Uma caminhada no entorno do estádio basta para perceber que uma pessoa é bastante popular na região. Agostinho Folco, 78 anos, é presidente da Bengala Azul, uma torcida do Azulão com característica bem peculiar: para se associar é preciso ser idoso.

Esse grupo liderado por Agostinho ganhou notoriedade no país, sobretudo na primeira década deste novo milênio, quando o São Caetano foi vice-campeão brasileiro por duas vezes, vice-campeão da Copa Libertadores da América e campeão paulista. Com a ascensão meteórica da equipe, a Bengala Azul também teve grande projeção.

“Seu Agostinho? Conheço. Ele costuma ficar perto das mesinhas de dominó, com um monte de tiozinhos. Toda tarde lá pelas quatro eles se juntam ali”, informa um dos seguranças do estádio. Mas na caminhada, nada dos idosos e nada de Agostinho. Em outro portão, outro segurança aconselha: “Ele fica sempre ali perto das piscinas, vendendo camisetas. Ele é o presidente da Bengala Azul, mas tem o Toninho, que é o vice. Dá um pulinho lá.” Mais um portão e um rapaz indica uma possibilidade: “Ele tá sempre com os meninos do batuque. Acabou um jogo agora, dá uma volta aí, de repente você encontra ele.” Mais uma caminhada em volta do Anacleto Campanella em vão.

Seção de dados:
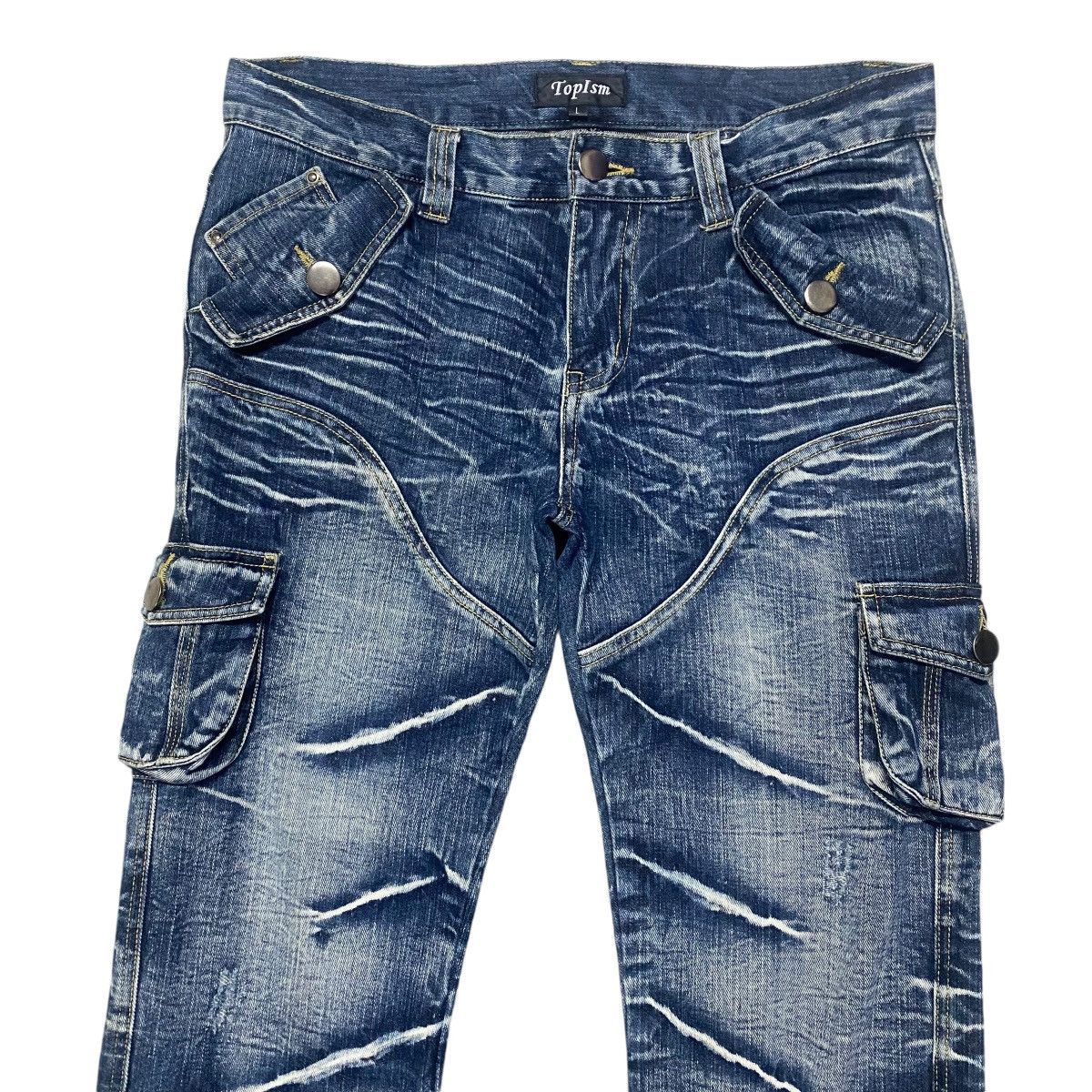 Japanese Brand Vintage TOPISM Denim Super Flare Cargo Pants Size US 34 / EU 50 - 3 Thumbnail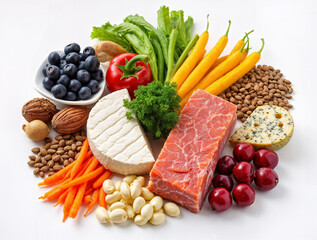 Ketogenic diet food. Healthy low carbs products. Keto diet concept. Vegetables, fish, meat, nuts, seeds, berries, cheese on a white background, top view.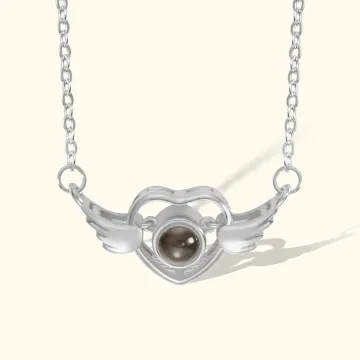 Discover Personalised Wing Heart Photo Projection Memorial Necklace for Her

Tarefa a cumprir: Atualize o texto sobre a torcida Bengala Azul, trocando "notoriedade" por "fama". Comece no trecho que contém "Esse grupo liderado" e pare depois de "teve grande projeção.".

Resposta ao exercício:
Esse grupo liderado por Agostinho ganhou fama no país, sobretudo na primeira década deste novo milênio, quando o São Caetano foi vice-campeão brasileiro por duas vezes, vice-campeão da Copa Libertadores da América e campeão paulista. Com a ascensão meteórica da equipe, a Bengala Azul também teve grande projeção.